Über herkömmliche Audiokomponenten bzw. Lautsprecher wird Apples 3D-Audio nicht funktionieren. Kopfhörer arbeiten in einer gut kontrollierbaren akustischen Umgebung, nämlich dem Ohr und Hörkanal. Die sind zwar auch von Mensch zu Mensch sehr unterschiedlich ausgeformt, aber nicht so unberechenbar, wie die Raumakustik im Wohnzimmer oder Hörraum, wo die Anlage steht.
Zwar gibt es bereits seit vielen Jahren auch für Daheim Lautsprechersysteme, die mit nur einer Box einen virtuellen Rundum-Klang generieren können (z. B. Yamahas Sound Projector Prinzip), aber Apple wird sich zumindest vorerst wohl nur auf Kopfhörer konzentrieren. Völlig unklar ist derzeit noch, mit welchen Datenraten dabei gearbeitet wird. Da das 3D-Audio vorerst nur mit Apples Bluetooth-Kopfhörern funktioniert, ist aber sicher eine starke und verlustbehaftete Komprimierung im Spiel. Des weiteren ist zu beachten, dass künstlich erzeugte Räumlichkeit über Stereo-Schallwandler aus Sicht von Klangpuristen, die ein möglichst unbeeinflusstes Abbild der Darbietung über reine Stereo-Räumlichkeit erleben wollen, kaum von übermäßigem Interesse sein wird.
Meine Erfahrungen mit 3D-Audio in den AirPods Max und entsprechenden Filmen auf Apple TV+ sind sehr positiv. Der Effekt ist – verglichen mit anderen virtuellen Surround-Systemen – sehr realistisch und durchaus beeindruckend. Ob und wie gut dies mit speziell abgemischter Musik sein wird, bleibt abzuwarten. Ich bin mir jedoch sicher, dass traditionelles Stereo damit nicht vor dem Aussterben steht. Zumal es sich mal wieder um eine sehr proprietäre Lösung handelt, die vorerst nur mit wenigen Apple-eigenen Produkten funktioniert und nur über dessen Streamingdienst genutzt werden kann.
EinschätzungEs war höchste Zeit, dass Apple seine Blockadehaltung gegen höher aufgelöste Audioformate aufgibt. Vor allem aber, dass die starke, verlustbehaftete AAC-Kompression nun nicht mehr die einzige Wahl für alle Apple-Music-Nutzer ist. Vielleicht war es am Ende tatsächlich die HiRes-Ankündigung vom Marktführer Spotify, die Apple zu einer Reaktion zwang. Wie dem auch sei, nun ist es endlich so weit.
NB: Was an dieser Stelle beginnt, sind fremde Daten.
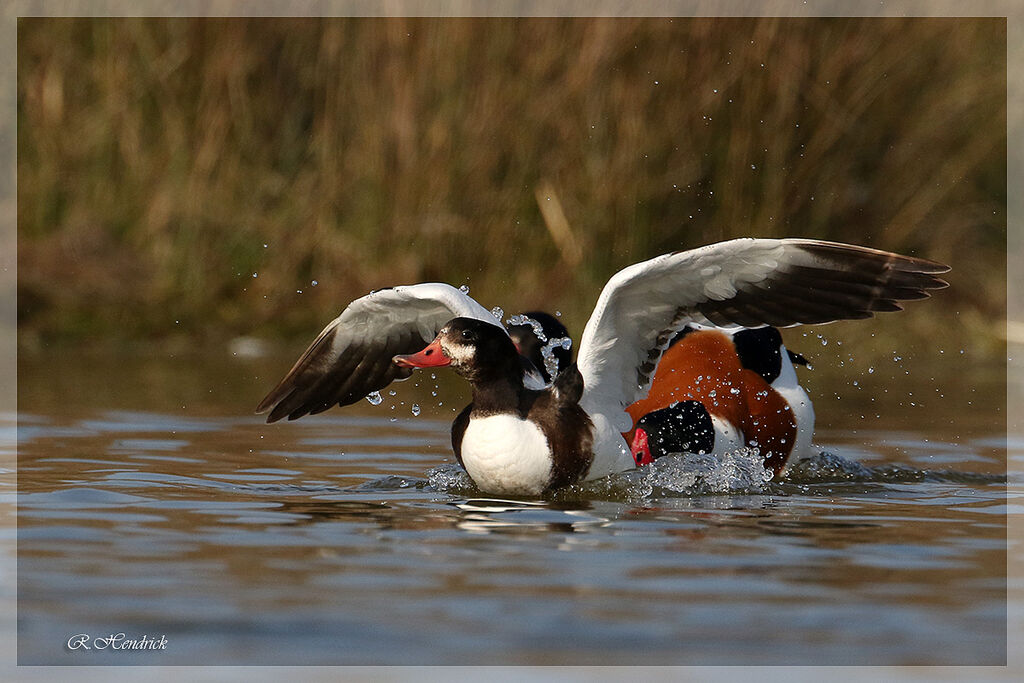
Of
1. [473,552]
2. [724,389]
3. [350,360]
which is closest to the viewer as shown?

Werden damit auf hohe Audioqualität spezialisierte Dienste wie Qobuz oder Tidal aussterben? Diese Befürchtung habe ich nicht. Denn es sind wie gesagt spezialisierte Anbieter. Solange es beispielsweise keine bessere Zusammenarbeit mit Audioherstellern und Integration von Apple Music in Streamingsysteme aller Art gibt, und solange Apple Music mit seiner Musikpräsentation hauptsächlich ein Mainstream-Publikum anspricht, werden die HiFi-Freunde weiter auf Qobuz & Co. schwören. Allerdings könnte Apples günstiger Abo-Preis den Druck auf diese kleinen Wettbewerber deutlich erhöhen. Die Zukunft wird es zeigen.
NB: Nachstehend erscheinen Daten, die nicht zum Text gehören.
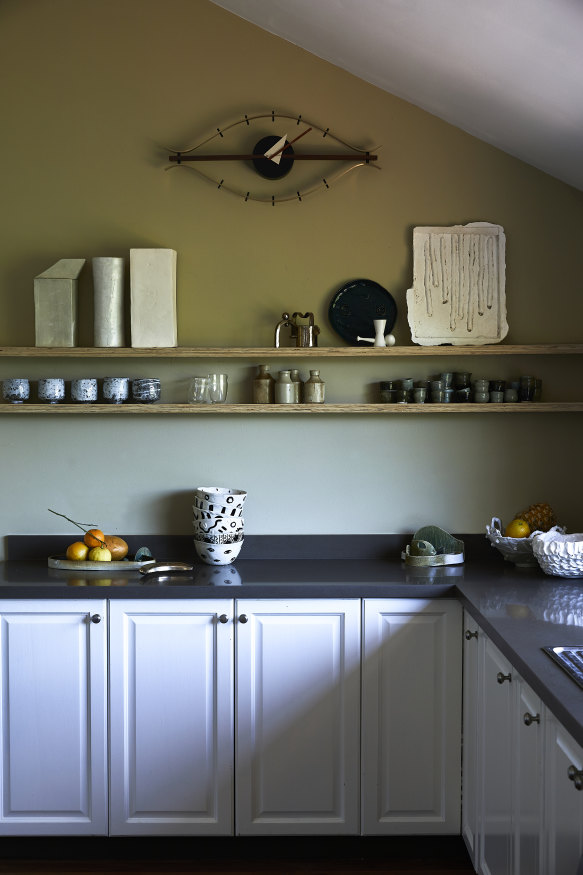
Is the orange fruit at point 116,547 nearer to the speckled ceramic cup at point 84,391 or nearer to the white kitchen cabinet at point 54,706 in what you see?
the white kitchen cabinet at point 54,706

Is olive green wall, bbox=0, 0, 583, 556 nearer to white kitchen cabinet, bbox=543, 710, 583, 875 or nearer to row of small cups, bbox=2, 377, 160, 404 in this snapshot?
row of small cups, bbox=2, 377, 160, 404

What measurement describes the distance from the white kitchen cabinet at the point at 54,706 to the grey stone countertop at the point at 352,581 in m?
0.09

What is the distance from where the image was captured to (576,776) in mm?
1555

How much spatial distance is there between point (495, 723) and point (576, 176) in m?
1.96

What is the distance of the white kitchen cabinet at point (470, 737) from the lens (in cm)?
253

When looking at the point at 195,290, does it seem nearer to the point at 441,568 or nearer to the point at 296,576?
the point at 296,576

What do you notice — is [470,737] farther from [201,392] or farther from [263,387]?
[201,392]

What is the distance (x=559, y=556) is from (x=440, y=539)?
47 centimetres

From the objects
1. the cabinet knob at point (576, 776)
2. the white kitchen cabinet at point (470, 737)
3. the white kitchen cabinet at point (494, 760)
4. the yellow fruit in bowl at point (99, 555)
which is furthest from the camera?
the yellow fruit in bowl at point (99, 555)

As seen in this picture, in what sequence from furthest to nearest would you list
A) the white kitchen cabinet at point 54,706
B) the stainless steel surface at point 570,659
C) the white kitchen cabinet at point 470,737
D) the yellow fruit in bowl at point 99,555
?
the yellow fruit in bowl at point 99,555
the white kitchen cabinet at point 54,706
the white kitchen cabinet at point 470,737
the stainless steel surface at point 570,659

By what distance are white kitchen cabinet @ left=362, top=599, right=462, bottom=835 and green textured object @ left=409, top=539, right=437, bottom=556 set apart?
348mm

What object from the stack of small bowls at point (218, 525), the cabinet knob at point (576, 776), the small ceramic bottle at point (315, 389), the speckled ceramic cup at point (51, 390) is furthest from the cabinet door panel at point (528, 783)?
the speckled ceramic cup at point (51, 390)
Auch für den Normalanwender mit gehobenem Klanganspruch ist es sehr erfreulich, dass nun endlich CD-Qualität in größerem Umfang geboten wird. Darüber hinaus sind auch die HiRes-Möglichkeit eine sehr willkommene Ergänzung. Erwarten Sie sich von den in HiRes angebotenen Titeln (die vorerst nur einen kleinen Prozentsatz des Katalogs ausmachen werden) aber bitte keine dramatischen Klangsteigerungen. Die Unterschiede zwischen CD- und HiRes-Qualität sind eher subtiler Natur und nur unter optimalen Voraussetzungen mit hochwertigen DACs und Lautsprechern von Belang. Richtig guter Klang ist auch mit „nur“ CD-Qualität kein Problem.
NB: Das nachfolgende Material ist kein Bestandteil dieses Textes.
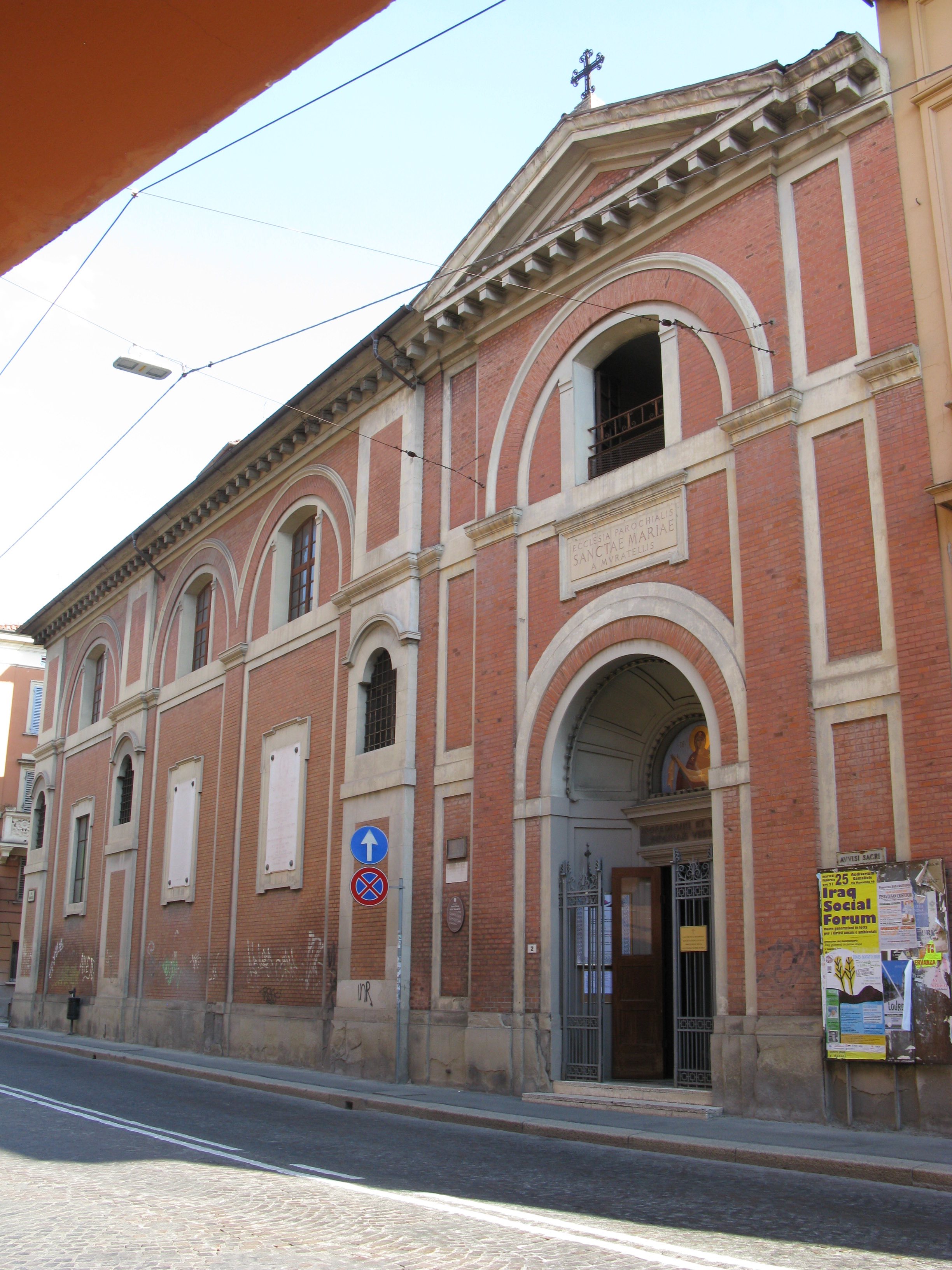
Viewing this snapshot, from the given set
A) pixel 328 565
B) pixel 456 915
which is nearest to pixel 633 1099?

3D-Audio ist eine nette Ergänzung, die auf unabsehbare Zeit exklusiv Abonnenten von Apple Music (und Apple TV+) und Nutzern bestimmter Apple Kopfhörer vorbehalten bleiben wird. Ein technisch gelungenes, proprietäres Wiedergabeformat, dass mit der „reinen Lehre“ der Musikwiedergabe aber nichts zu tun hat und unter dem Strich nur einen Effekt darstellt. Das ist nicht abwertend gemeint. Ich sehe damit aber auch keine Revolution des Audio-Marktes bevorstehen.
Auf jeden Fall schön, dass Apple mit lossless und HiRes lossless endlich mal die leicht schleifende Handbremse löst.